Hans Keirstead

Roman Reed is introducing Dr. Keirstead as the best stem cell scientist in the world.  “He’s like a brother to me.  He’s a pioneer.  He’s going to win the Nobel prize one day.  We’re lucky to have him here.”

Hans:  I’m going to go through a couple of the things I’ve developed with my teams.

(Background . . . Keirstead’s lab famously was first to coax embryonic human stem cells into differentiating into the exact kind of neural cell he wanted, which was oligodendrocyte precursors (OPCs).  He tested those pure OPC cells in both acute and chronic animal models, and in the acutes ONLY, was able to show that the OPCs did their job, which is to remyelinate naked axons.  The company Geron took that work to the FDA and asked permission to do human acute trials . . . which were then delayed for years.  The trials finally did start, but then Geron backed out.)

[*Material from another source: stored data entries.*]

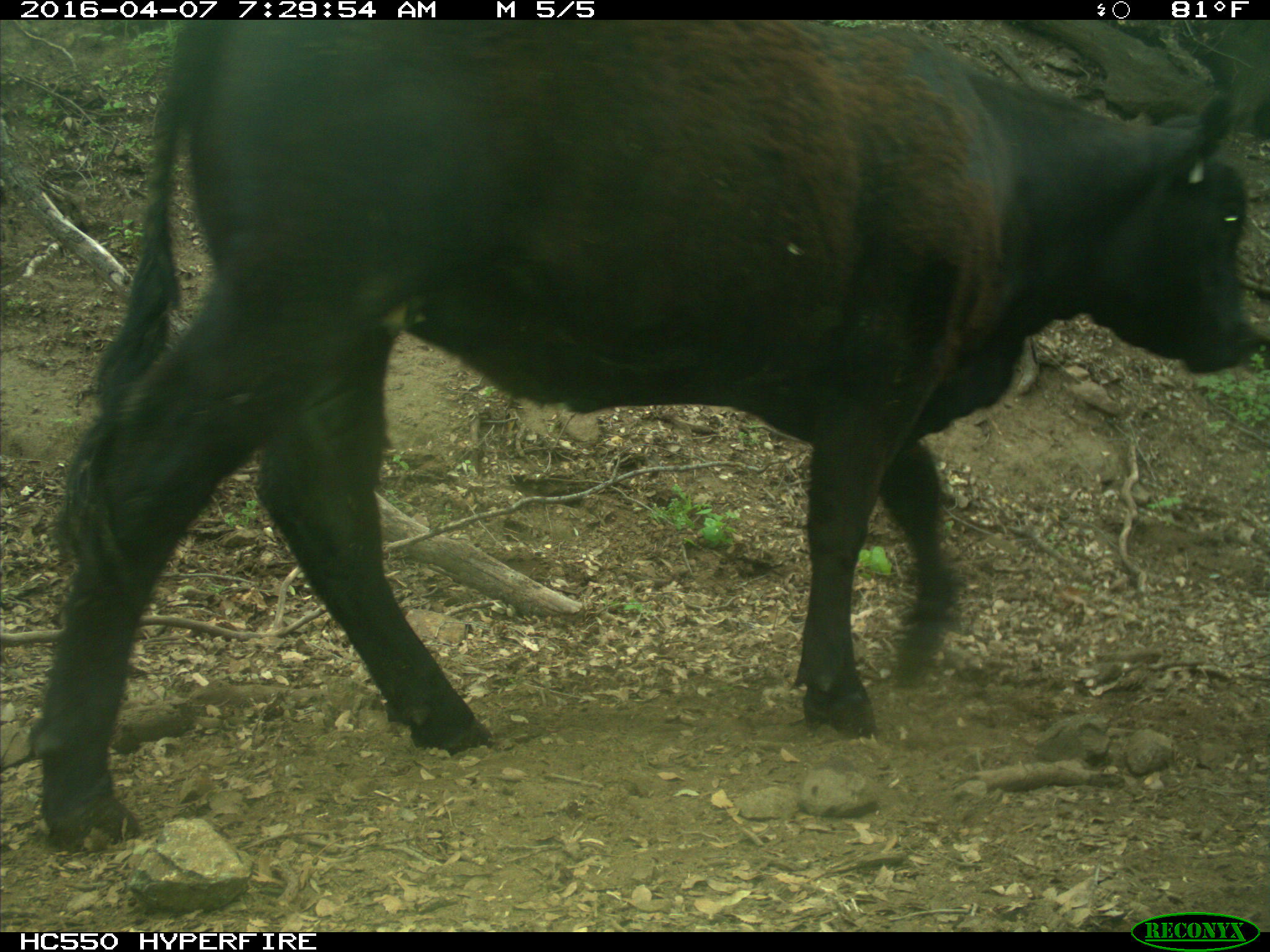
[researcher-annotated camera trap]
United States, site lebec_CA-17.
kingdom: Animalia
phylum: Chordata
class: Mammalia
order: Artiodactyla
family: Bovidae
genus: Bos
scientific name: Bos taurus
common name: domestic cow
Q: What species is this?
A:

Hans: Geron . . . we had developed highly pure oligodendrocytes and gave 5 patients 1/10th of what we thought would be an effective dose.  The regulatory bar was extremely high, and there was a very long patient followup — 15 years before release to the public.  All of it worked, which is great, but the company was burning a LOT of money for what would be a small market size.  It’s on hold for financial reasons.

I’ve been intimately involved in the analysis and it’s my belief that the program will be resurrected.

(More background . . . he then goes on to talk about the status of his human motor neuron trials, which he has been working for years to see happen in the USA with Spinal Muscular Atrophy (SMA) babies, who suffer from a terminal congenital condition that mimics in some ways the loss of motor function people with SCI have.  He’s told us in the past that it would be faster to try this therapy with SMA than with SCI because there’s much more urgency in the former.)

The high purity human motor neurons for sc disease was placed on clinical hold at the FDA.  We went to the UK with it  . . . using these cells, we’ve established a long body of evidence that it works to restore all kinds of motor function.  We expect to see it go into trial in 2013.

(So apparently the US FDA didn’t go for the idea, but its counterpart in the UK did . . . )

Hans moves on from updates on old work to new stuff . . . we have made high purity human neuronal progenitors for SCI — these cells don’t make anything but neurons — no astrocytes, no oligodendrocytes.

What I decided to do is manipulate the pten gene.  We looked at a couple of pten inhibitors. If we block pten, we get bigger, faster, better, longer axon growth — a 40-50% increase in growth.  Neurons grow, and pten-inhibited ones grow much better.  You also get a lot more secondary neurite growth.

Pten inhibition promotes outgrowth beyond cAMP levels . . we know exactly how that works, i.e., which pathway is being employed.

But, you can’t add pten to people . . .what we can do is add it to cells in a dish and then add the cells to people.  It’s a temporary thing, which is good.  You don’t want it in you for a long time.

In animal models, we’re looking at double the outgrowth in vivo.

pten is big all over the regenerative medicine world . . . many labs exploring what it means to have found a gene that controls whether or not a neuron can regenerate.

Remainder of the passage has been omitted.